- Parent company: K-tel
- Founded: 1955
- Founder: Herb Newman; Lew Bedell;
- Defunct: 1990
- Distributors: Happy Tiger K-tel
- Genre: Pop, country, rockabilly, jazz
- Country of origin: United States
- Location: Hollywood, California

= Era Records =

Defunct American record label

Era Records was an independent American record label located in Hollywood, California.

==History==
Era Records was founded by Herb Newman and Lew Bedell in March 1955 as a pop and rhythm and blues outlet. The label later expanded into the country and western, and jazz genres. Newman formed Era after resigning his sales position at Decca Records.

Era had a No. 1 hit in 1956 with Gogi Grant's "The Wayward Wind," for which Newman wrote the lyrics.

In 1959 Bedell sold his interest in the label to Newman.

Musicians with hits on Era include Ketty Lester ("Love Letters"), Larry Verne ("Mr. Custer"), Donnie Brooks ("Mission Bell"), Dorsey Burnette ("Tall Oak Tree"), Art & Dotty Todd ("Chanson D' Amour"), and The Castells ("So This Is Love").

WHAT YOU WILL DO:
1. In the Era Records article, reproduce the passage verbatim, beginning at the words "Defunct American record" and stopping after "label to Newman.".
2. According to the Era Records article, what position did Newman resign at Decca Records before forming Era?
3. Translate this sentence from the Era Records article into Spanish: "In 1959 Bedell sold his interest in the label to Newman."
The records come from a different source than the Era Records article.

PROVIDED INFORMATION:
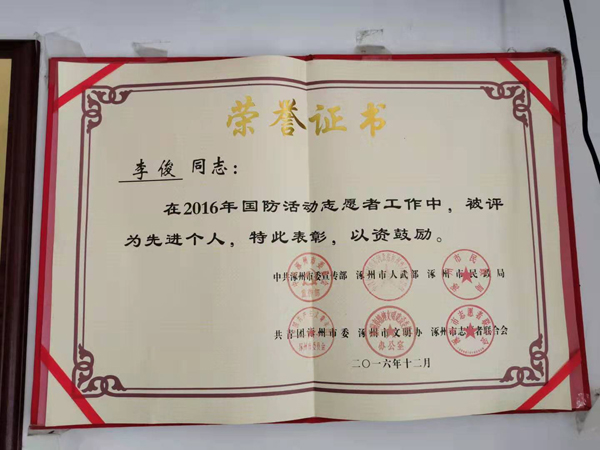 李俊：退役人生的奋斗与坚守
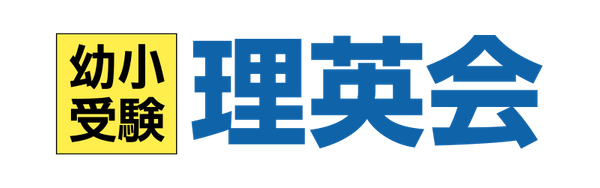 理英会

--

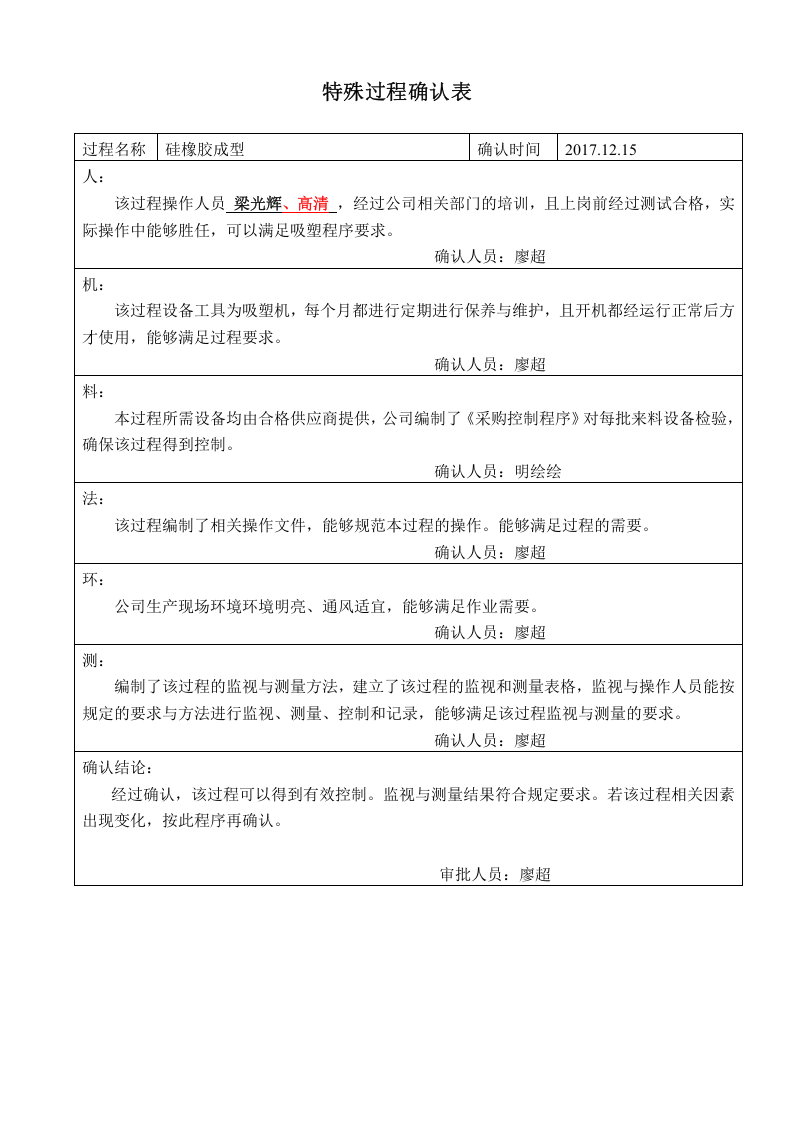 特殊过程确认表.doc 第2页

ANSWERS BY TASK:
1.
Defunct American record label

Era Records was an independent American record label located in Hollywood, California.

==History==
Era Records was founded by Herb Newman and Lew Bedell in March 1955 as a pop and rhythm and blues outlet. The label later expanded into the country and western, and jazz genres. Newman formed Era after resigning his sales position at Decca Records.

Era had a No. 1 hit in 1956 with Gogi Grant's "The Wayward Wind," for which Newman wrote the lyrics.

In 1959 Bedell sold his interest in the label to Newman.

2. His sales position.

3. En 1959, Bedell vendió su participación en el sello a Newman.